Architect and architectural theorist Cesare Cesariano, humanist Benedetto Giovio and and Bono Mauro da Bergamo edited the first edition in Italian of Marcus Vitruvius Pollio's De Architectura Libri Dece published on July 15, 1521 in Como, Italy at the press of Gottardo da Ponte. This was the first translation of Vitruvius into a modern language. The translation and commentary were largely the work of Cesare Cesariano, a pupil of Donato Bramante and Leonardo da Vinci; however, the address to the reader on leaf Z8r by Gallo and Aloisio Pirovano states that Cesariano left the work unfinished, and that it was completed by Giovio and Mauro. The edition may have been 1300 copies.
"Vitruvius' technical language is fraught with difficulties. Leone Battista Alberti was of the mind that the Latins thought Vitruvius was writing Greek and the Greeks, Latin. The impenetrable Latin and the lack of illustrations gave freedom to the Renaissance designers, who were able to interpret antique architecture in their own image, all' antica. Cesariano's Vitruvius gives us a clear picture of the Renaissance perception of the architecture of Classical Antiquity. Indeed the spirit of Milan's Late Gothic Duomo can be recognized in some of Cesariano's woodcuts. Among his illustrations is an attempt at rendering Vitruvius' precepts on the ideally proportioned man, successfully rendered by Leonardo, but attempted by many 15th century theorists" (Wikipedia article on Cesare Cesariano, accessed 01-21-2009).

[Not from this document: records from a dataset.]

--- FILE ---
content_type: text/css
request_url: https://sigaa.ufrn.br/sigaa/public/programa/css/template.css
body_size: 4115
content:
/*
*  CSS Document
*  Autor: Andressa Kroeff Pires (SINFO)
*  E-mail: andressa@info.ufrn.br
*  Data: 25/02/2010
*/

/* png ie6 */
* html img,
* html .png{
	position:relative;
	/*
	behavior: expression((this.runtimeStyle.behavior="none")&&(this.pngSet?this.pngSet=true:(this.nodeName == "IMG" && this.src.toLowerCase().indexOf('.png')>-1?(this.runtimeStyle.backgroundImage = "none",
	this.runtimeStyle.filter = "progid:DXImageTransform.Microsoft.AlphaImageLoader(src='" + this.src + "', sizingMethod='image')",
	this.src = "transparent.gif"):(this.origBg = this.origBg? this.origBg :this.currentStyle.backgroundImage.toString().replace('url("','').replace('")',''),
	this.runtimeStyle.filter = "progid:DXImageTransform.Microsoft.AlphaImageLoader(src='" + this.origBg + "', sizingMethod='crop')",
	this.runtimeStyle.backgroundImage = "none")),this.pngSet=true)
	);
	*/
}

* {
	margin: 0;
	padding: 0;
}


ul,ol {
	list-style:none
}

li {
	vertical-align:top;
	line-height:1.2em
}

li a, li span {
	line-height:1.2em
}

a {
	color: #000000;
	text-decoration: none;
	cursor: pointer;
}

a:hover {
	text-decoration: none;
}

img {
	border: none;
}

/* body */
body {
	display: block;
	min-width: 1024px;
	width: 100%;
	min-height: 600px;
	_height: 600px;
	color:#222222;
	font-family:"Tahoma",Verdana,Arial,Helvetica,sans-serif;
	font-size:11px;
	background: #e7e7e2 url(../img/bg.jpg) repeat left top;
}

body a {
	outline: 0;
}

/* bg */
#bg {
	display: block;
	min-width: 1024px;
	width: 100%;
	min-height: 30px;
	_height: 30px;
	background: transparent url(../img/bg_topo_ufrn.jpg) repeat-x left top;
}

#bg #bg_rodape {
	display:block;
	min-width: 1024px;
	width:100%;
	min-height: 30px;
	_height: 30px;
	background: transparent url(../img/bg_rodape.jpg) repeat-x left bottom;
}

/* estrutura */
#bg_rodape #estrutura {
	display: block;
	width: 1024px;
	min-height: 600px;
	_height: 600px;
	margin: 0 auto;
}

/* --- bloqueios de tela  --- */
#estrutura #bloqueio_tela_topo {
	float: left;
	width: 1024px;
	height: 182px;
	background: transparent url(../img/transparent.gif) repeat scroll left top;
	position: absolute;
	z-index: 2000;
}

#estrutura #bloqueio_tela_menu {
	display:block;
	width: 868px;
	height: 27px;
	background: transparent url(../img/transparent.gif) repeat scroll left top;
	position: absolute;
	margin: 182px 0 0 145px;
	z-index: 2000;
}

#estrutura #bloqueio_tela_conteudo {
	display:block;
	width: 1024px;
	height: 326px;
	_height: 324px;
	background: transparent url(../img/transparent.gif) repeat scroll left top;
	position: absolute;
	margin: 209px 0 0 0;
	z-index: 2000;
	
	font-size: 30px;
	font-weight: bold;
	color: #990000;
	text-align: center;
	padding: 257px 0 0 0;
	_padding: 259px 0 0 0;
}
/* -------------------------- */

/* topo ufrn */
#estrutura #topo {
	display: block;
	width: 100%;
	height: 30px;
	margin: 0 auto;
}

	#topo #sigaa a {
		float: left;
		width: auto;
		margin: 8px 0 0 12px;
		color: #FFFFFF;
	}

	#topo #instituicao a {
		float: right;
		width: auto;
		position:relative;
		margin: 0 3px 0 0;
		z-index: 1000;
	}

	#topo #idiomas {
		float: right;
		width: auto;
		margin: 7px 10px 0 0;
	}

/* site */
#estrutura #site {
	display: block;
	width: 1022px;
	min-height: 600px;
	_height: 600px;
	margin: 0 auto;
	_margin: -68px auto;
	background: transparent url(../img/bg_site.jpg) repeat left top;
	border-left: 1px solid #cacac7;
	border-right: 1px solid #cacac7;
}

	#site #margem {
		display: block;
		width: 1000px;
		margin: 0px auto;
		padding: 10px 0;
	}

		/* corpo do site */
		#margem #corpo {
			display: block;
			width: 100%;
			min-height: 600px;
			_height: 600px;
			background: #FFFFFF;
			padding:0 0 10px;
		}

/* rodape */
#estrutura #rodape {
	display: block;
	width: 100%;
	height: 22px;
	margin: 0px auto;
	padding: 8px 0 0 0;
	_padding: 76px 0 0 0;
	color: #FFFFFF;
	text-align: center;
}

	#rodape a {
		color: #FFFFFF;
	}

This edition is known for its striking illustrations: "Some subjects follow the 1511 edition, but the execution is highly original and the illustration is much more detailed than that provided by Tacuino. . . . Blocks have black backgrounds and strong black lines. Aloisio Pirovano's `Oratio' to the people of Milan on leaf [-]8r refers to the collaboration of `molti excelle[n]ti pictori.' On leaves B6r, B7r, B7v are full-page plans and elevations of Milan cathedral. Cesariano's introduction of a gothic building into a classical text, apparently the first such illustration of gothic architecture, is typical of his individual approach to Vitruvius. . . . The influence of Leonardo on these illustrations has been generally noted" (Mortimer, Harvard College Library Department of Printing and Graphic Arts, 16th Century Italian Books, no. 544).
Hook & Norman, The Haskell F. Norman Library of Science and Medicine (1991) no. 2158.